Sobre a declaração do presidente Jair Bolsonaro em relação ao pai do presidente da OAB, Felipe Santa Cruz. Como avaliou?
Tenho respeito por todos aqueles que foram vítimas da ditadura e pelos filhos das vítimas. Sou filho de uma vítima da ditadura e não posso me calar. A história não se apaga com decretos ou declarações. O Brasil teve uma ditadura e um golpe em 1964, mas isso não significa que vamos fazer tribunais condenatórios eternamente.
O sr. apoiou a mudança dos nomes da Comissão de Mortos e desaparecidos?
O ideal é que não tivesse ocorrido ao sabor desse debate. O governo federal poderia indicar nomes, mas vincular a esse momento reativo não foi o mais adequado.

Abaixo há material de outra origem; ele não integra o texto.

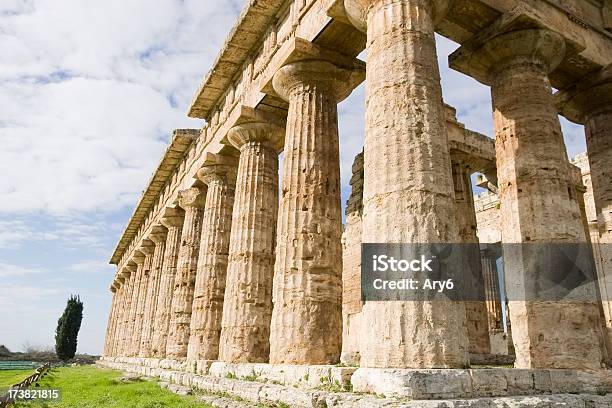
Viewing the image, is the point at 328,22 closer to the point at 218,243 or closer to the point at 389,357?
the point at 389,357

Bolsonaro antecipou o debate eleitoral ao se apresentar como candidato à reeleição. Acredita que a centro-direita vai buscar outro nome ou fechar com ele?
É cedo para tratar esse tema. Tratar da questão eleitoral agora não vai contribuir em nada. Pelo contrário: vai prejudicar a obrigação dos governadores e do presidente, que é governar.
Bolsonaro errou então ao antecipar o debate?
A antecipação do debate eleitoral não é boa para o Brasil. O debate eleitoral deve ser feito no momento adequado.
O Supremo Tribunal Federal reverteu a decisão de trazer o ex presidente Lula para São Paulo. O sr. lamentou a decisão?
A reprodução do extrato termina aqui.